China’s industrial profits dropped at a slower pace in June, though worsening factory-gate deflation and slowing consumer spending continued to squeeze business’s margins.
(Bloomberg) — China’s industrial profits dropped at a slower pace in June, though worsening factory-gate deflation and slowing consumer spending continued to squeeze business’s margins.
Profits last month slid 8.3% from a year earlier, compared with a decrease of 12.6% in May, data published by the National Bureau of Statistics showed Thursday. For the first half of 2023, profits fell 16.8%, easing from the 18.8% drop in the first five months.
“With the continued recovery in the economy this year and the effects of various policies kicking in, industrial production has been rebounding steadily and profits at companies have been improving,” Sun Xiao, an NBS analyst, said in a separate statement.
The economy’s recovery lost traction in the second quarter as the property market slumped, exports contracted and retail sales growth waned. Soft demand led consumer inflation to flatline, while producer prices dropped at a deeper pace.
The streak of industrial profit declines underlines the deteriorating operating conditions for companies. Business confidence has been battered and firms have held off on investing, which in turn has pressured growth.
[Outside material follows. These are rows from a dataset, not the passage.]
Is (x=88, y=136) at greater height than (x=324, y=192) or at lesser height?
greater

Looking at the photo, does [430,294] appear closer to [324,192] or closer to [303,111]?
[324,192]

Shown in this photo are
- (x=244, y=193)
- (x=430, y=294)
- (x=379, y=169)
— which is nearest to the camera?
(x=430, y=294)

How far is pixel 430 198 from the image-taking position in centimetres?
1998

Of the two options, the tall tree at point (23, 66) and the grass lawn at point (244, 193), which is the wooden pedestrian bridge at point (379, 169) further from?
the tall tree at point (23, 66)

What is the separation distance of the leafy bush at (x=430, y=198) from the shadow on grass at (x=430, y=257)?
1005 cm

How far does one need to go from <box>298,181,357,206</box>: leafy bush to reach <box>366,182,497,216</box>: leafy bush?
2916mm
At a meeting this week about the rest of the year’s economic policy agenda, China’s top leaders signaled more support for the troubled real estate sector, as well as pledged to boost consumption and resolve local government debt.
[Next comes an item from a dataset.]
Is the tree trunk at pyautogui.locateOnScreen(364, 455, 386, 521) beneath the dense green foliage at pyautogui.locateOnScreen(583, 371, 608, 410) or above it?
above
However, they fell short of announcing large-scale stimulus to support the recovery as they appeared confident that growth is still on track to achieve the rather conservative official goal of around 5% this year.
Authorities at that meeting of the Politburo vowed to “concretely optimize” the development environment for private firms. They said that “operating difficulties at some companies” is one of the “new” challenges faced by the economy.
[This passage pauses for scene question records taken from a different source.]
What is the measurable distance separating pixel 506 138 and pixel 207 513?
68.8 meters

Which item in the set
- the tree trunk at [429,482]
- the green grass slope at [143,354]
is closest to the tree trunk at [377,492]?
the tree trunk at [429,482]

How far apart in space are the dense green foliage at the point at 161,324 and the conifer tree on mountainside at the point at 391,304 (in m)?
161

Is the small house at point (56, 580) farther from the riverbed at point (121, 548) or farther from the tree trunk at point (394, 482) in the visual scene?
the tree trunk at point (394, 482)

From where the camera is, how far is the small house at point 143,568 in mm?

The government has ramped up a campaign to boost the private sector, with the top economic planning agency earlier this week unveiling a plan to offer thousands of projects worth a total investment of $445 billion to attract private capital.
The decline in profits at state-owned enterprises deepened to 21% in the first half from a 17.7% decrease in the January-May period. Profit drops at private firms and foreign companies both slowed from the first five months of the year to 13.5% and 12.8%, respectively.